O episódio-piloto de duas horas de duração seria exibido em fevereiro de 1978, e os episódios seriam semanais. A reação de Hollywood foi de curiosidade, já que um estúdio ter sua própria rede de televisão fazia sentido, mas tentar encarar as três grandes NBC, CBS e ABC era loucura.

Gene Roddenberry estava radiante. Após cinco anos de promessas e decepções, Jornada voltaria! O produtor seria Robert H. Goodwin, que no início foi um pouco relutante em aceitar o cargo, já que não estava familiarizado com o mundo de Jornada. Por outro lado, Matt Jefferies, o diretor de arte da Série Clássica, estava de volta.



Ainda não havia nenhum roteiro para o episódio-piloto, mas Gene não abria mão de utilizar elementos de "The God Thing". Sobre a Enterprise, Roddenberry pediu que Jefferies apenas atualizasse a nave, e não a mudasse complemente, como Ralph McQuarrie propôs.

Uma das diferenças entre a série original e a Fase II estava na melhoria das condições de trabalho. Para se ter uma idéia, a Enterprise da Série Clássica foi construída com uma variedade de materiais (madeira, alumínio), e a nova nave seria construída apenas com fibra de vidro, seria maior, mais detalhada e muito mais fácil de se trabalhar.

Enquanto isso Gene corria atrás de pessoal para produção e dos atores. Com a certeza de que haveria além do piloto pelo menos 13 episódios confirmados, que ator diria não a oportunidade de voltar ao cenário da TV? Bem, Leonard Nimoy (Spock) o fez, já que seu relacionamento com Roddenberry nunca foi dos melhores. Gene chegou a propor que Nimoy trabalhasse apenas no episódio-piloto e em onze episódio dos treze já confirmados, com dois episódios de folga. Nimoy não aceitou. Trabalhar em Jornada não fazia mais partes dos planos. Jornada nas Estrelas retornaria, mas sem seu principal personagem.
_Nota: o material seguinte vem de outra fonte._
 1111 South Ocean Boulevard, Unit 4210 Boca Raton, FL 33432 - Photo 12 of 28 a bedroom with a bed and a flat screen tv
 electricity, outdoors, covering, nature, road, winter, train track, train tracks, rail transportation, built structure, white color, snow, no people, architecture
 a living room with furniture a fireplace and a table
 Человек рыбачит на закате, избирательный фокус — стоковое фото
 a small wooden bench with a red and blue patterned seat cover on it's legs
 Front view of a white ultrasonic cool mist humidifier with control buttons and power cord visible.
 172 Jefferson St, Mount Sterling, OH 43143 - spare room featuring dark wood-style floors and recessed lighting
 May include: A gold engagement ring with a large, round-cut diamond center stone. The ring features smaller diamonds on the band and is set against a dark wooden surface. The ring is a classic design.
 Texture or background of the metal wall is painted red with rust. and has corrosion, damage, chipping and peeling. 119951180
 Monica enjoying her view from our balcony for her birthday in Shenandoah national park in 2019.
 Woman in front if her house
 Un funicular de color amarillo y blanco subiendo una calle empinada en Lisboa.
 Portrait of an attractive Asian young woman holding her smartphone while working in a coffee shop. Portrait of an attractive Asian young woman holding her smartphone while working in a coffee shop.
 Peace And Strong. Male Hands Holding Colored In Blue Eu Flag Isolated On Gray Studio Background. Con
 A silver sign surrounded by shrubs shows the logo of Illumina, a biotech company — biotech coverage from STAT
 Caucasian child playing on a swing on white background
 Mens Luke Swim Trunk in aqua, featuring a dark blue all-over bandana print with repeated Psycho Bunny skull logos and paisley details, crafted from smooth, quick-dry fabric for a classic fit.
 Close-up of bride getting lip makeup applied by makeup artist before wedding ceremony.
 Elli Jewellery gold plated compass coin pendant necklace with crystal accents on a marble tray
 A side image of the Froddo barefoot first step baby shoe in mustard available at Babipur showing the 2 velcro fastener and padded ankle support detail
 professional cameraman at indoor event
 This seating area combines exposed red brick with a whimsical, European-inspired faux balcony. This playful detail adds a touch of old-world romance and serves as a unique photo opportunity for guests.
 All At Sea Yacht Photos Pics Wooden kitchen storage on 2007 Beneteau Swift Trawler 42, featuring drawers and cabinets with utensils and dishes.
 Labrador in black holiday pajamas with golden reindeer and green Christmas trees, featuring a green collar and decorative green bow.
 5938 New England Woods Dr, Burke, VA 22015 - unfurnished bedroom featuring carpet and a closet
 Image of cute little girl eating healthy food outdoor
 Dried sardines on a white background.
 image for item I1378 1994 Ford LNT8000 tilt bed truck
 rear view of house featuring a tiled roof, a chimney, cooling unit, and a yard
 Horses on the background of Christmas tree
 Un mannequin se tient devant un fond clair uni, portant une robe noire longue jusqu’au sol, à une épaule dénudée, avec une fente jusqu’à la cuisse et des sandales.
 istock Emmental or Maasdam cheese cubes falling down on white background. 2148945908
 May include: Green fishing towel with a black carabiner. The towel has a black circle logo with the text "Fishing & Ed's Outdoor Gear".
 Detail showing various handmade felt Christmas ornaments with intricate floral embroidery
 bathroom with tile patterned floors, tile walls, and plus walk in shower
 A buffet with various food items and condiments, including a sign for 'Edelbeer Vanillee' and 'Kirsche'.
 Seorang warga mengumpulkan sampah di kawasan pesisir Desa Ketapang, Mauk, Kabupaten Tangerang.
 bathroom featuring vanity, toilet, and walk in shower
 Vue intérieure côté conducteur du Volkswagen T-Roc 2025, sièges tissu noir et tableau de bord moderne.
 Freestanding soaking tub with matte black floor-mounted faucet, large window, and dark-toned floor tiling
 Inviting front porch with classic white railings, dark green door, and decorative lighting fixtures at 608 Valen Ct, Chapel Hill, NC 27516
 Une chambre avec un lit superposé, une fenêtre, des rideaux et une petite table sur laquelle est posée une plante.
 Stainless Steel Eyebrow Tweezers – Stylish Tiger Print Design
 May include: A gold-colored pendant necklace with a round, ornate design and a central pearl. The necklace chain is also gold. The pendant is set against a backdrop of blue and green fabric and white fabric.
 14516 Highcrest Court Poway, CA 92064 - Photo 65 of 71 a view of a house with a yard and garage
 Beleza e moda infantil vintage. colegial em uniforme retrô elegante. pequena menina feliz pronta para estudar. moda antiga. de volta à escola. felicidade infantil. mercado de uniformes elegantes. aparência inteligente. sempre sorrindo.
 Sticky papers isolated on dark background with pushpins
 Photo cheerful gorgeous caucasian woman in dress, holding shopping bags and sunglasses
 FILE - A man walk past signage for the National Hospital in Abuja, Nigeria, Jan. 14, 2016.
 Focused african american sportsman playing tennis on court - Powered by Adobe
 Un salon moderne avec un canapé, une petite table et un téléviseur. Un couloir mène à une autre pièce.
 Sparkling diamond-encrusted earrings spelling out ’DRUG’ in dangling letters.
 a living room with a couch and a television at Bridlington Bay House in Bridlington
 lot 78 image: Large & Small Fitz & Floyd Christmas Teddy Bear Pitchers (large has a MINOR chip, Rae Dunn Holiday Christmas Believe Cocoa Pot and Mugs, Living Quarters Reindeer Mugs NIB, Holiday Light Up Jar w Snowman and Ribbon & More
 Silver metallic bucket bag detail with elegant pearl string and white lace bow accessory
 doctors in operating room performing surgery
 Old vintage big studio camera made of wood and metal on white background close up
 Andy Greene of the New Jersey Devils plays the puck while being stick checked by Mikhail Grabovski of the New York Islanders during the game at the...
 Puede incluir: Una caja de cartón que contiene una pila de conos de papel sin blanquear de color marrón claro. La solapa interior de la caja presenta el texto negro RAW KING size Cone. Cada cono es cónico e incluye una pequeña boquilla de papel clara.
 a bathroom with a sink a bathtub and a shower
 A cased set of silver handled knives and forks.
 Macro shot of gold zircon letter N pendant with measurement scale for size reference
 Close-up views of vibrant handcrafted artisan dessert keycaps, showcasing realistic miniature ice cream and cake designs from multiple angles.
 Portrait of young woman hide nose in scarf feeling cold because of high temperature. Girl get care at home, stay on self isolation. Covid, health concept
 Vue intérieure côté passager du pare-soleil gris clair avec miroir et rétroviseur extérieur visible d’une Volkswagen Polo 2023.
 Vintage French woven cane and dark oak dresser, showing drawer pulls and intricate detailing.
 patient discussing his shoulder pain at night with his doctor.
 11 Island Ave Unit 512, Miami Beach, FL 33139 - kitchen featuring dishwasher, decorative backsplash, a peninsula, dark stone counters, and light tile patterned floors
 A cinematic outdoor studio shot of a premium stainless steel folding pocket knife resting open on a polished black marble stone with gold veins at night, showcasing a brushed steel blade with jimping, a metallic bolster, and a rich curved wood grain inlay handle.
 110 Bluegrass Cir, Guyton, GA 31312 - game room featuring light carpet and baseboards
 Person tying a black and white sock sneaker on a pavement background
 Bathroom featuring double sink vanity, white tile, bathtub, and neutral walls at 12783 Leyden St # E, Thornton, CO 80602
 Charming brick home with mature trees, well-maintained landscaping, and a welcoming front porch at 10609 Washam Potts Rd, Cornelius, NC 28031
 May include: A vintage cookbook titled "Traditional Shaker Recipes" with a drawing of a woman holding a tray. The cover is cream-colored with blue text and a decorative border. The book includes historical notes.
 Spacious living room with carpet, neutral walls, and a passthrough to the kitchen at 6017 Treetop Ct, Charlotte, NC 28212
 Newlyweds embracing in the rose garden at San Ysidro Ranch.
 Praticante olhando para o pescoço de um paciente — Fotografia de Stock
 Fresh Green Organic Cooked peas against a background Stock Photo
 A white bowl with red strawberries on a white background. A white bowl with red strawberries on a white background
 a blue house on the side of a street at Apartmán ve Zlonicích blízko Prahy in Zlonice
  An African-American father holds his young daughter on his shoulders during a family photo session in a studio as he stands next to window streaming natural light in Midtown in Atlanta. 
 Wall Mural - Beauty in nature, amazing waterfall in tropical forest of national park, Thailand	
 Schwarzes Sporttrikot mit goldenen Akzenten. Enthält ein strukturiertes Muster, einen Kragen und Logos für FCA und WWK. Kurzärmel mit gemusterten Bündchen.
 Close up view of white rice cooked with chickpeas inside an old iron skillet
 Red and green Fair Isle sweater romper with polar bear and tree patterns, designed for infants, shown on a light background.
Para suprir a ausência de Spock, Gene criou um personagem: Xon (pronuncia-se "Zahn"), um jovem Vulcano oficial de ciências. Roddenberry aproveitou o embalo e resolveu introduzir mais um personagem, desta vez graças a William Shatner. O salário de Shatner para o episódio-piloto e para os treze episódios seguintes era muito alto, e, dependendo da receptividade financeira que a Fase II tivesse, talvez Kirk fosse relegado a aparecer apenas em alguns episódio como convidado especial, ou quem sabe, se as coisas ficassem difíceis, até poderia ser morto. Para substituí-lo se fosse necessário, foi criado o comandante Willard Decker, que, por enquanto, seria o primeiro-oficial de Kirk.

Um mês após a conferência de imprensa onde a Paramount anunciou a Fase II de Jornada, a pré-produção da série começaria. William Ware Theiss, o criador dos uniformes da Série Clássica, já estava criando novos uniformes e a equipe de produção já tinha praticamente prontos novos feisers de alumínio, com o mesmo desenho das antigas armas da Série Clássica, porém mais bonitos e detalhados. A "bíblia" da série estava pronta, e as instruções para os roteiristas dos novos episódios eram as seguintes:



A Nave

Com suas modificações e atualizações, a USS Enterprise é a maior e mais moderna nave da Frota Estelar. Sua tripulação será de 430 pessoas, metade sendo do sexo feminino.

Armamento

O poder de fogo da Enterprise continua sendo os bancos de feisers, porém os novos feisers são mais poderosos do que na série original. Os disparos agora são emitidos através de uma estrutura principal na nave, e não na parte superior da seção disco.

Equipamentos

O comunicador pessoal foi atualizado e tem mais funções agora. Pode ser anexado ao tricorder para transmitir informações diretamente do planeta para os computadores da Enterprise. A tela principal na ponte de comando não tem mais o aspecto de uma enorme televisão, pois agora ela é oval e holográfica.

Outras mudanças

No geral, a atmosfera a bordo da Enterprise será mais confortável do que antes, afinal, a nave é o lar de 400 pessoas. Haverá mais plantas exóticas de outros planetas, e as vestimentas não serão restritas apenas aos uniformes de serviço.

Agora os esforços eram para criar o roteiro do episódio-piloto, que seria intitulado "In Thy Image". Mas as coisas ainda mudariam muito para Gene & cia. nos próximos meses daquele ano de 1977.